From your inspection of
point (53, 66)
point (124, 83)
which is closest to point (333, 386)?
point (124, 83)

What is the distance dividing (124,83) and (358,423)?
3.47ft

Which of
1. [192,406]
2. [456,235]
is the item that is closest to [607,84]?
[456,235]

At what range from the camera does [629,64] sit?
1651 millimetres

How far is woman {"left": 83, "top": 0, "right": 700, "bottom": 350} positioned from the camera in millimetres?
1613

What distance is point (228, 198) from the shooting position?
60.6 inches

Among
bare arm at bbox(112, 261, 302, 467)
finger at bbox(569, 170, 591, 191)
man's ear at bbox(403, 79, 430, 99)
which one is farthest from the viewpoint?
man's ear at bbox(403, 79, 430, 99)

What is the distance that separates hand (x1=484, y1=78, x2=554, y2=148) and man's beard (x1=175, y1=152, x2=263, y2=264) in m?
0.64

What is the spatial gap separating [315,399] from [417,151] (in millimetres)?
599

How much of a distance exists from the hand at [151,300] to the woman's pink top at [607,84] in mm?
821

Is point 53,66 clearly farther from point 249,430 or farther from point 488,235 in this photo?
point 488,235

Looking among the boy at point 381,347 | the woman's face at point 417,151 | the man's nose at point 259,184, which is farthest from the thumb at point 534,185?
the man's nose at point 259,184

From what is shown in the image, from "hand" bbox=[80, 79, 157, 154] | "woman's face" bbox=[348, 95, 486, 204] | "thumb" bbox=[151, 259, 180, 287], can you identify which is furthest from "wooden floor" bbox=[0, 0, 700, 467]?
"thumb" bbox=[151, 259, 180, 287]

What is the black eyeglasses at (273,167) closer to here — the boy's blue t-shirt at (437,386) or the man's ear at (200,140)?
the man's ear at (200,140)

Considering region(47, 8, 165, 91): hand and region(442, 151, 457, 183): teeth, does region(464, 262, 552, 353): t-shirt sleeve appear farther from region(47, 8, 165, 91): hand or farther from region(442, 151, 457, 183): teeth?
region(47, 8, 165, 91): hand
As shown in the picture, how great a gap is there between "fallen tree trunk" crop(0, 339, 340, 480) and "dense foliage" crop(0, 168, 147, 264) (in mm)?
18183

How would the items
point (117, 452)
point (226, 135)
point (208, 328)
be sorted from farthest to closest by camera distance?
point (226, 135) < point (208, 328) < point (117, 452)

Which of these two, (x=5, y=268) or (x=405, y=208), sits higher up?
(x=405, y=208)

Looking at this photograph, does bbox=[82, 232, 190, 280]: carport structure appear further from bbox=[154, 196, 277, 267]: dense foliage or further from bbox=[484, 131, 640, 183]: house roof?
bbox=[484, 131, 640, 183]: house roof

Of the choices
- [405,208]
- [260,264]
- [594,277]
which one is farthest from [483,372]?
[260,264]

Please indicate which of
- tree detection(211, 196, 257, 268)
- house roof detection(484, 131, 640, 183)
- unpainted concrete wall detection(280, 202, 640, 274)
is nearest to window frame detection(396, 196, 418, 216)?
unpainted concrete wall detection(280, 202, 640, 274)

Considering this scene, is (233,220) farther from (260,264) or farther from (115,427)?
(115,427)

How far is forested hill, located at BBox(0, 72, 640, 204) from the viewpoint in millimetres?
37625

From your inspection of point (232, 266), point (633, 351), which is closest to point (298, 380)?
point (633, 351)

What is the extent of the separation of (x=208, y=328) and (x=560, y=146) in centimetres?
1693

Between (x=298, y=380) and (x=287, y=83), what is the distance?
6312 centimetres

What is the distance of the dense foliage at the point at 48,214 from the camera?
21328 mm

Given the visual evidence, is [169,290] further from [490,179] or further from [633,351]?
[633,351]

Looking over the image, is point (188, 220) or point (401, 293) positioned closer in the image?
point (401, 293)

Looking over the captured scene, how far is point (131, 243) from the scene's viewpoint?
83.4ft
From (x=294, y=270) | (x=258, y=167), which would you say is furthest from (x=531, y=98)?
————————
Repeat the records from the line with "At what range" up to and including the line with "60.6 inches".

At what range from the camera does [629,64] sit?
1651 millimetres

How far is woman {"left": 83, "top": 0, "right": 700, "bottom": 350} positioned from the camera in millimetres?
1613

What distance is point (228, 198) from the shooting position?
60.6 inches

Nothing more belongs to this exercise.